Make it easy for shoppers to find answers before they get to the store
Once a shopper has decided to visit your store, they turn to mobile to plan the trip in advance. From getting brand recommendations to checking product availability to looking up store hours, customers arrive at your store more knowledgeable than ever before. Make these details easy to find across your online experiences to get them primed and ready to buy. For example, 41% of shoppers wish retailers would do a better job of sharing inventory information.² Our data also shows that shoppers continue to hunt for deals while they’re in-store, and search online for things like “[retailer name] + in store coupons” or use deal aggregators.³ Speaking of deal-seekers, they’re a mobile-heavy group, with more than half using mobile to shop while they’re in a store.⁴ Help these customers get a head start by making this information readily available before they’ve even walked through your doors.

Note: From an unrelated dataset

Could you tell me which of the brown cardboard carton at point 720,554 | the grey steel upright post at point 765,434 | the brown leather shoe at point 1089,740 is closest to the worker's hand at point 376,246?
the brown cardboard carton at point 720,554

Focus on yourself, not your competitors
A common misconception is that when a customer uses their phone to search in-store, they’re just trying to see which of your competitors sells something for the cheapest price. While comparison shopping does happen, most in-store shoppers are actually searching online for more information about your store, brand, or the products you offer. In-store shoppers are 4X more likely to search on Google for the retail brand of the store they’re currently in compared to the next highest competitor. So, stay focused on making sure your digital offerings are accurate and easy to access.
Empower the in-store shopper
People are also looking for other kinds of assistance, such as language assistance. Demand for translation help is quickly growing. In-store searches for Google Translate and “traductor” (“translator” in Spanish) climbed the rankings year over year in the majority of retailers we analyzed. We also found that 50% of shoppers use online video while in stores to brush up on a product before talking about it with sales representatives, to remind themselves of what to buy, and more.⁵
Moments like these create an enormous opportunity for marketers to provide fast and meaningful assistance that augments the overall customer experience.
Upgrade the in-store experience
When customers are in your store, they’re getting more done than just their shopping — they’re also finding ways to pass the time and answer everyday questions while they shop. Checking social networks and the weather are popular in-store searches. They’re even brainstorming their next meal. Restaurant and food-related searches like “restaurants,””restaurants near me,” and “food near me” commonly appear in the top 20 searches for many retailers.⁶
Marketers are taking advantage of these insights by investing in “experiential retail” that gives shoppers more reasons to stay and invest time in their stores beyond just shopping.
As you build your online and offline strategies, retailers should consider what people are searching for before, during, and after they arrive at your store. Whether it’s helping them find the right product, tracking down coupon codes, or even stopping hunger pangs, predicting their intent will help retailers anticipate and deliver on those needs, increasing in-store growth.
¹ ³ ⁶ Google Data, U.S., aggregated, anonymized store traffic for top retail brands in Big Box, Department Stores, Drugstores, Warehouse Clubs, Home Improvement, Electronics, Grocery, Clothing, Office and Toy Stores from a sample of U.S. users that have turned on location and search history, N = 28 retail brands, 2017.
² Google/Ipsos, U.S., Omnichannel Holiday Study, Holiday shoppers 18+ who shopped in previous 48 hours n=5944, Nov. 2017–Jan. 2018.
⁴ Google/Ipsos, Omnichannel Holiday Study, U.S., Holiday Shoppers 18+ n=1092 Deal Seekers, Nov. 2017-Jan. 2018.
⁵ Google/Ipsos, U.S., “How People Shop with YouTube,” study, 18- to 64-year-olds who go online at least once per month and have purchased something in the last year (n=2,401), July 2018.